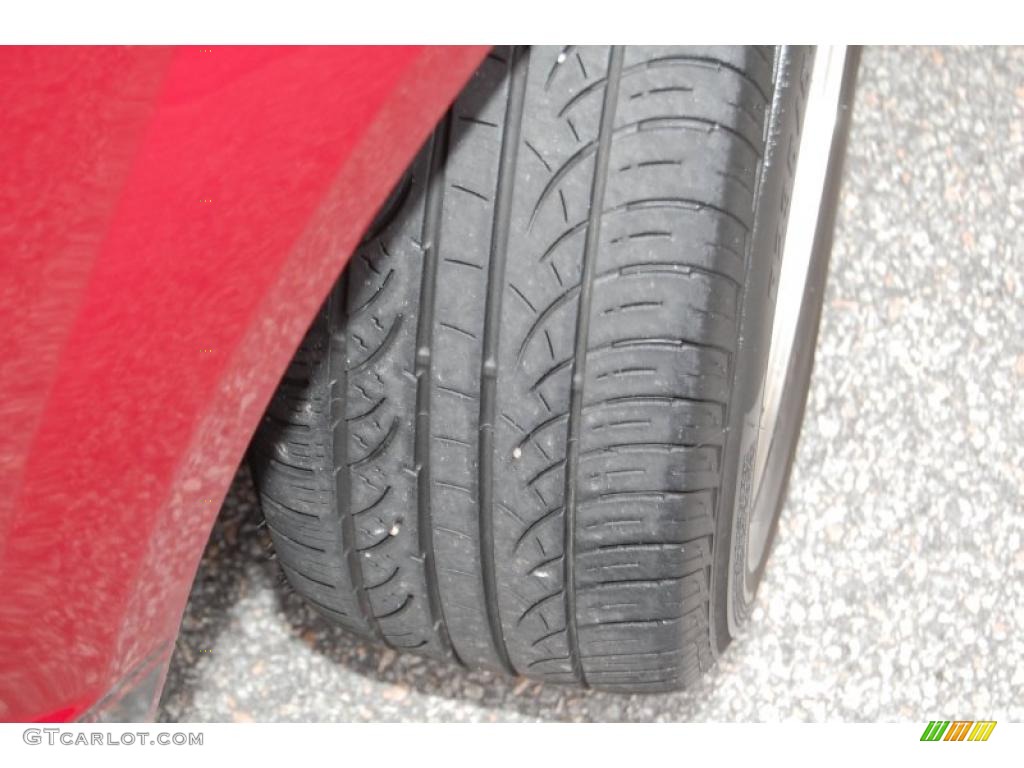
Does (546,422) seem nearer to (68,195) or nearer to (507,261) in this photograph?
(507,261)

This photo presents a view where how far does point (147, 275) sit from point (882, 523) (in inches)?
39.2

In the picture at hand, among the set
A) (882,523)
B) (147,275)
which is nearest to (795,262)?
(882,523)

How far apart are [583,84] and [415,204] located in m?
0.14

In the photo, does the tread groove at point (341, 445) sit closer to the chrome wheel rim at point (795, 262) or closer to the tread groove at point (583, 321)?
the tread groove at point (583, 321)

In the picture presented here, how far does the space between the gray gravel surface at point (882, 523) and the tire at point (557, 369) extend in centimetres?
27
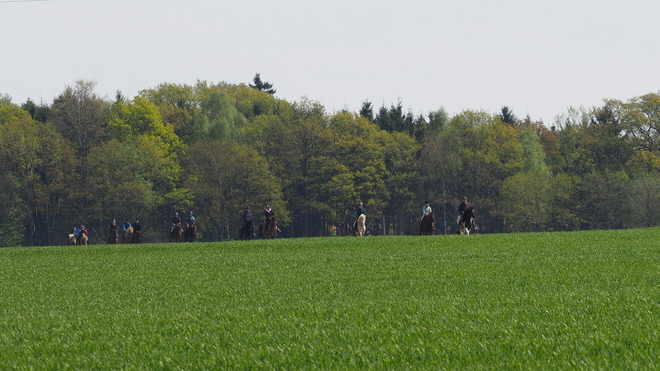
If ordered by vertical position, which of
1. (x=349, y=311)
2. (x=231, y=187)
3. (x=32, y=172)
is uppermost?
(x=32, y=172)

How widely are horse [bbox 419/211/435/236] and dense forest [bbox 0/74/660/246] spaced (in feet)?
129

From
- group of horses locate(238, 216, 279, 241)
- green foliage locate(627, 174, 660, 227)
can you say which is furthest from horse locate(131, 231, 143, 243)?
green foliage locate(627, 174, 660, 227)

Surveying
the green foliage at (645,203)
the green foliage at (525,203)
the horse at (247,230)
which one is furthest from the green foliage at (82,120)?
the green foliage at (645,203)

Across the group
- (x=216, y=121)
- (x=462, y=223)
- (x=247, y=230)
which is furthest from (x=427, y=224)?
(x=216, y=121)

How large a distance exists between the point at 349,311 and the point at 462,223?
31.0m

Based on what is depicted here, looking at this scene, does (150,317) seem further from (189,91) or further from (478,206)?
(189,91)

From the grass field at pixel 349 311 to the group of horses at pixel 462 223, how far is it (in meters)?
14.0

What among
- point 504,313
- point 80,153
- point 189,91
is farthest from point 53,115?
point 504,313

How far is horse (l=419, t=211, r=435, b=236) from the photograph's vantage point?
157 ft

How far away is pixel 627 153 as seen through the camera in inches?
3506

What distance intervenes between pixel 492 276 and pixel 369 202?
227 ft

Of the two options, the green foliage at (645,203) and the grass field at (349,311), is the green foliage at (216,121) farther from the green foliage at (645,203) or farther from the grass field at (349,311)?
the grass field at (349,311)

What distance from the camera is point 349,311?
1622cm

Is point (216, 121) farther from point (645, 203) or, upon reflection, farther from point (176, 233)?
point (645, 203)
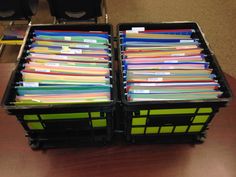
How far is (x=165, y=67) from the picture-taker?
72 cm

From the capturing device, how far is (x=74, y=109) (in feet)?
1.94

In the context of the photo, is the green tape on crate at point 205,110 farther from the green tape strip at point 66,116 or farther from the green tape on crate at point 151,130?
the green tape strip at point 66,116

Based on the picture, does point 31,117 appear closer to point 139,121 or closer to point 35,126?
point 35,126

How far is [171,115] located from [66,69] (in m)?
0.36

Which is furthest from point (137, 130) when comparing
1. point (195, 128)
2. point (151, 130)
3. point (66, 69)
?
point (66, 69)

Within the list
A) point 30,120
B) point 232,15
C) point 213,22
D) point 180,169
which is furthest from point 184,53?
point 232,15

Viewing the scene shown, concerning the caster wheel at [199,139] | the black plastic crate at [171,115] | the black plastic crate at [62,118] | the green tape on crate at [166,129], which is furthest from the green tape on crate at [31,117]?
the caster wheel at [199,139]

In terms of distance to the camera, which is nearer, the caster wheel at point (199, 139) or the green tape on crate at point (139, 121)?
the green tape on crate at point (139, 121)

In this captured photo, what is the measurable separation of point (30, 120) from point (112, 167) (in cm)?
29

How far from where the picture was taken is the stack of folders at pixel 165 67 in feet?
2.13

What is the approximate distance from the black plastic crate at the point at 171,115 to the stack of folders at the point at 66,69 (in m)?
0.07

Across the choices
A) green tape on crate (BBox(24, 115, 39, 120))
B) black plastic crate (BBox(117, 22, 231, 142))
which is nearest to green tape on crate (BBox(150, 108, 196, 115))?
black plastic crate (BBox(117, 22, 231, 142))

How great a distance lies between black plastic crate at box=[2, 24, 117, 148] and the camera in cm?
58

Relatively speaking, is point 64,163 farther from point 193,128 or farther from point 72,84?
point 193,128
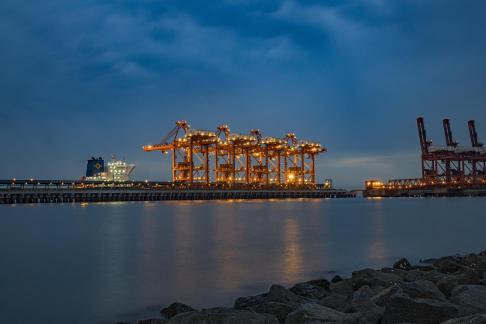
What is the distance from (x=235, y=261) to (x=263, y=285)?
3643 mm

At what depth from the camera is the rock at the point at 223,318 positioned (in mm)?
4598

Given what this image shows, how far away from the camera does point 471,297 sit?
555 cm

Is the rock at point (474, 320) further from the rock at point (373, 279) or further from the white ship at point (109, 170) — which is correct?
the white ship at point (109, 170)

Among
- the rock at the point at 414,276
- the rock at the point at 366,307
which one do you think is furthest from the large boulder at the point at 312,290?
the rock at the point at 414,276

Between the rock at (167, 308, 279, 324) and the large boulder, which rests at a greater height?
the rock at (167, 308, 279, 324)

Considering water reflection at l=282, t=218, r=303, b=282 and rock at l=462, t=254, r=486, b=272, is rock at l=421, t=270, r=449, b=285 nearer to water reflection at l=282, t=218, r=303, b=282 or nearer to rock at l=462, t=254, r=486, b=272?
rock at l=462, t=254, r=486, b=272

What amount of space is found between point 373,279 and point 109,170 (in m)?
95.1

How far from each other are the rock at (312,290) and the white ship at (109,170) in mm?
91702

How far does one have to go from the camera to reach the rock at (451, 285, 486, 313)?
5294 millimetres

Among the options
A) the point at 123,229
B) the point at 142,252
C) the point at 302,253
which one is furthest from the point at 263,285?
the point at 123,229

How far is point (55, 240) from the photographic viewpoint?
19734mm

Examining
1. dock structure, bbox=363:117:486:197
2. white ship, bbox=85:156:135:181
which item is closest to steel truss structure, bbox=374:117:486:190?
dock structure, bbox=363:117:486:197

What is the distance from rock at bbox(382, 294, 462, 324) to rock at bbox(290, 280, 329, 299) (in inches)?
117

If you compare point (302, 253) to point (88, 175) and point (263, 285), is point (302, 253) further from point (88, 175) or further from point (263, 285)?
Answer: point (88, 175)
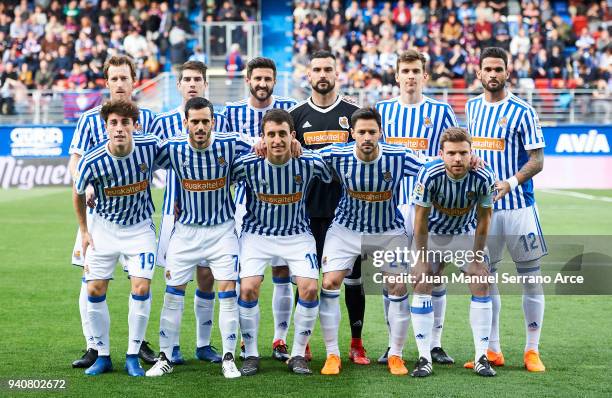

....

INSTRUCTIONS TO FOLLOW
Copy out every line of the data that contains the string "reflection", matching case exactly.

REPLY TO THE EXERCISE
Is point (216, 121) farther from point (645, 203) or, upon reflection, farther from point (176, 233)?
Considering water reflection at l=282, t=218, r=303, b=282 and rock at l=462, t=254, r=486, b=272, is rock at l=421, t=270, r=449, b=285 nearer to water reflection at l=282, t=218, r=303, b=282 or nearer to rock at l=462, t=254, r=486, b=272?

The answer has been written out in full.